▶ **Document segment**

* BEGIN *

#' @title Rescale design weights for multilevel analysis
#' @name rescale_weights
#'
#' @description Most functions to fit multilevel and mixed effects models only
#' allow the user to specify frequency weights, but not design (i.e., sampling
#' or probability) weights, which should be used when analyzing complex samples
#' (e.g., probability samples). `rescale_weights()` implements two algorithms,
#' one proposed by \cite{Asparouhov (2006)} and \cite{Carle (2009)}, to rescale
#' design weights in survey data to account for the grouping structure of
#' multilevel models, and one based on the design effect proposed by
#' \cite{Kish (1965)}, to rescale weights by the design effect to account for
#' additional sampling error introduced by weighting.
#' @param data A data frame.
#' @param by Variable names (as character vector, or as formula), indicating
#' the grouping structure (strata) of the survey data (level-2-cluster
#' variable). It is also possible to create weights for multiple group
#' variables; in such cases, each created weighting variable will be suffixed
#' by the name of the group variable. This argument is required for
#' `method = "carle"`, but optional for `method = "kish"`.

* END *

▶ **Collected data**
* BEGIN *

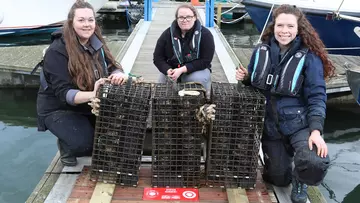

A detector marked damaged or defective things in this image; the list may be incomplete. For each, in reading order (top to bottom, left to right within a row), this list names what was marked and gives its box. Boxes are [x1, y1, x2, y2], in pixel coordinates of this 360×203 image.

* END *

▶ **Exercise tasks**
A: In the rescale_weights documentation, whose design effect is the second rescaling algorithm based on?
B: List every work cited in the rescale_weights documentation.
C: Extend the rescale_weights documentation past its final sentence.
The lines have no connection to the R documentation for rescale_weights.

▶ **Task-by-task results**
A: It is based on the design effect proposed by Kish (1965).

B: Asparouhov (2006), Carle (2009), Kish (1965)

C:
#' @param probability_weights Variable indicating the probability (design or
#' sampling) weights of the survey data (level-1-weight), provided as character
#' string or formula.
#' @param nest Logical, if `TRUE` and `by` indicates at least two group
#' variables, then groups are "nested", i.e. groups are now a combination from
#' each group level of the variables in `by`. This argument is not used when
#' `method = "kish"`.
#' @param method String, indicating which rescale-method is used for rescaling
#' weights. Can be either `"carle"` (default) or `"kish"`. See 'Details'. If
#' `method = "carle"`, the `by` argument is required.
#'
#' @return
#' `data`, including the new weighting variable(s). For `method = "carle"`, new
#' columns `rescaled_weights_a` and `rescaled_weights_b` are returned, and for
#' `method = "kish"`, the returned data contains a column `rescaled_weights`.
#' These represent the rescaled design weights to use in multilevel models (use
#' these variables for the `weights` argument).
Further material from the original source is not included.